- **TEXT EXCERPT**
====================
# I know you guys will appreciate this



## hshelton (Feb 23, 2010)

This guy came into our wildlife resuce a few weeks ago. He is hairless. Can you guess what he is?


----------



## hansloas (May 15, 2010)

groundhog?  I LOVE HIM ALREADY.


----------



## hshelton (Feb 23, 2010)

haha yeah he is. Isn't he the cutest thing ever? I think he kind of looks like a koala as well. His names Harry lol. He's not very friendly but I love him.


----------



## ema-leigh (Jan 24, 2010)

Wow hes cute lol, why is he hairless? Is he wild? We have tons of groundhogs right outside my house (we back onto an orchard).... the babies are adorable!


----------



## hshelton (Feb 23, 2010)

Its either a genetic thing, like hairless rats, or nutrient deficiency of some sort. The owner of the wildlife rescue thinks the latter. He is starting to get a few strands of hair. He is wild. One of our volunteers caught him. He is a baby. He's pretty small. I'd say around 4-5 months or so. I wish I could just snuggle him though. He's way to cute lol.


----------



## ema-leigh (Jan 24, 2010)

That would certainly be interesting if it was a natural genetic mutation.. but since hair is coming back.. it is probably something to do with a nutrient deficiency. 

How do you catch a groundhog? lol. I always go and look at them and they run into holes and whistle at me lol. They are quite adorable though. 

What are the plans for this guy? Could he ever be released? I know they don't make that great of pets (I looked it up when I first saw one, I used to live in england so had never seen one before three years ago)


----------



## hshelton (Feb 23, 2010)

I have no idea how they caught him lol. The girls who caught him were young, like 15 so they probably had a lot of determination to get him. My best guess is that they used a trap. As far as I know, if he gets his hair back and it was just a deficiency he will most likely be released. But if it turn outs that its genetic we might keep him as a program animal. I don't know if he will be relased if its just genetic but I honestly have no idea. I've seen them release all kinds of animals that I don't think I would let go lol


----------



## hshelton (Feb 23, 2010)
====================
- **EXERCISE REQUIREMENTS**
Do these statements agree with the thread about the hairless groundhog above? (a) The owner of the wildlife rescue believes the groundhog's hairlessness comes from a nutrient deficiency. (b) The groundhog is an adult. (c) ema-leigh has seen groundhogs for her whole life. Answer yes or no for each, quoting the words of the thread that decide it.

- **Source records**
====================
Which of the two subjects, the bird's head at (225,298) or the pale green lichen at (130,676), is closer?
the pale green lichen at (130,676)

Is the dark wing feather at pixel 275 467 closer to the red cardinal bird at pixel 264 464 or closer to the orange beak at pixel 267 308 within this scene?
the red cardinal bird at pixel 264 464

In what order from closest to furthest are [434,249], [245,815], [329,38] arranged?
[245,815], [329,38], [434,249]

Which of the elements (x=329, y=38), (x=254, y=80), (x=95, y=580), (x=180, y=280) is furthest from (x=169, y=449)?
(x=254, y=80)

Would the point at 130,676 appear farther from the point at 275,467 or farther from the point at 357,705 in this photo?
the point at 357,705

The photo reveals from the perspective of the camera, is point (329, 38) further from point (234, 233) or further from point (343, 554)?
====================
- **TASK RESULT**
(a) Yes: "Its either a genetic thing, like hairless rats, or nutrient deficiency of some sort. The owner of the wildlife rescue thinks the latter."
(b) No: "He is a baby."
(c) No: "I used to live in england so had never seen one before three years ago"